→ Written problem
Rewrite every line of the material below as one numbered list, dropping any blank lines.

→ Supplied records
========================
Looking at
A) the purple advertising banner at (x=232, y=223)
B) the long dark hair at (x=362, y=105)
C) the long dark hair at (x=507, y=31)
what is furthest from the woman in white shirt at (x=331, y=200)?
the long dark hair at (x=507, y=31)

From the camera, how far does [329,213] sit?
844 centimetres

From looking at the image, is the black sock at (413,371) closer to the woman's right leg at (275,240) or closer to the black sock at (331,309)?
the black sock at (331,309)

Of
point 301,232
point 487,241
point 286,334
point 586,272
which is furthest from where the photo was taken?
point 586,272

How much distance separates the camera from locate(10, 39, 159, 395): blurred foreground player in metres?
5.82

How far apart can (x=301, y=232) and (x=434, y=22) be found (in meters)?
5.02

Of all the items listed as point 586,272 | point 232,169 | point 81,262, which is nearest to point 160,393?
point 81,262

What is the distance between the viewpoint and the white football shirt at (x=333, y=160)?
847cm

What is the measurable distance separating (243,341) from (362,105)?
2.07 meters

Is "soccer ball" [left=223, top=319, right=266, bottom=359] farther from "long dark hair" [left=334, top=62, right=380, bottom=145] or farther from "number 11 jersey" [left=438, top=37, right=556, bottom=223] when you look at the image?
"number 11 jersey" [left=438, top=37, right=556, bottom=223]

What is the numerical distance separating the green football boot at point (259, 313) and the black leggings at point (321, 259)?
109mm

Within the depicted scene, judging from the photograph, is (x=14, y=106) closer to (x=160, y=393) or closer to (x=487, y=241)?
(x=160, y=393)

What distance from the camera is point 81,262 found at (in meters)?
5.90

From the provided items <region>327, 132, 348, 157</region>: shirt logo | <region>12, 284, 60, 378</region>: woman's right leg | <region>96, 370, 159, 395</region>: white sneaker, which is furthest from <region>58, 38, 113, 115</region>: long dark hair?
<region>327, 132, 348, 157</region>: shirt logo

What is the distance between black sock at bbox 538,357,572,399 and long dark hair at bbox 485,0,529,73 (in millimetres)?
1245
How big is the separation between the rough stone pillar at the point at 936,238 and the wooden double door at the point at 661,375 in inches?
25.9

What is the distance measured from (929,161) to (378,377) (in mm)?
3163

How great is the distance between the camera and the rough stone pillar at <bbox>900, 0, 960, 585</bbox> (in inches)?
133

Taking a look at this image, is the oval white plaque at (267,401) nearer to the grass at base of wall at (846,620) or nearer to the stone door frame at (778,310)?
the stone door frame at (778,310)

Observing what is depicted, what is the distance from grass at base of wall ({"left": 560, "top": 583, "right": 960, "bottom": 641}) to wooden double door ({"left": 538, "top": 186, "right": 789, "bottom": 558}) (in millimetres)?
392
========================
→ Written solution
1. Looking at
2. A) the purple advertising banner at (x=232, y=223)
3. B) the long dark hair at (x=362, y=105)
4. C) the long dark hair at (x=507, y=31)
5. what is furthest from the woman in white shirt at (x=331, y=200)?
6. the long dark hair at (x=507, y=31)
7. From the camera, how far does [329,213] sit?
8. 844 centimetres
9. From looking at the image, is the black sock at (413,371) closer to the woman's right leg at (275,240) or closer to the black sock at (331,309)?
10. the black sock at (331,309)
11. Of
12. point 301,232
13. point 487,241
14. point 286,334
15. point 586,272
16. which is furthest from where the photo was taken?
17. point 586,272
18. How much distance separates the camera from locate(10, 39, 159, 395): blurred foreground player in metres?
19. 5.82
20. How far apart can (x=301, y=232) and (x=434, y=22) be found (in meters)?
21. 5.02
22. Of all the items listed as point 586,272 | point 232,169 | point 81,262, which is nearest to point 160,393?
23. point 81,262
24. What is the distance between the viewpoint and the white football shirt at (x=333, y=160)?
25. 847cm
26. What is the measurable distance separating (243,341) from (362,105)?
27. 2.07 meters
28. Is "soccer ball" [left=223, top=319, right=266, bottom=359] farther from "long dark hair" [left=334, top=62, right=380, bottom=145] or farther from "number 11 jersey" [left=438, top=37, right=556, bottom=223] when you look at the image?
29. "number 11 jersey" [left=438, top=37, right=556, bottom=223]
30. What is the numerical distance separating the green football boot at point (259, 313) and the black leggings at point (321, 259)?
31. 109mm
32. Within the depicted scene, judging from the photograph, is (x=14, y=106) closer to (x=160, y=393) or closer to (x=487, y=241)?
33. (x=160, y=393)
34. What distance from the camera is point 81,262 found at (in meters)?
35. 5.90
36. From the provided items <region>327, 132, 348, 157</region>: shirt logo | <region>12, 284, 60, 378</region>: woman's right leg | <region>96, 370, 159, 395</region>: white sneaker, which is furthest from <region>58, 38, 113, 115</region>: long dark hair?
37. <region>327, 132, 348, 157</region>: shirt logo
38. What is the distance between black sock at bbox 538,357,572,399 and long dark hair at bbox 485,0,529,73 (in millimetres)?
39. 1245
40. How big is the separation between the rough stone pillar at the point at 936,238 and the wooden double door at the point at 661,375 in inches?
41. 25.9
42. What is the distance measured from (929,161) to (378,377) (in mm)?
43. 3163
44. How great is the distance between the camera and the rough stone pillar at <bbox>900, 0, 960, 585</bbox> (in inches)?
45. 133
46. Taking a look at this image, is the oval white plaque at (267,401) nearer to the grass at base of wall at (846,620) or nearer to the stone door frame at (778,310)?
47. the stone door frame at (778,310)
48. Observing what is depicted, what is the distance from grass at base of wall ({"left": 560, "top": 583, "right": 960, "bottom": 641}) to wooden double door ({"left": 538, "top": 186, "right": 789, "bottom": 558}) (in millimetres)?
49. 392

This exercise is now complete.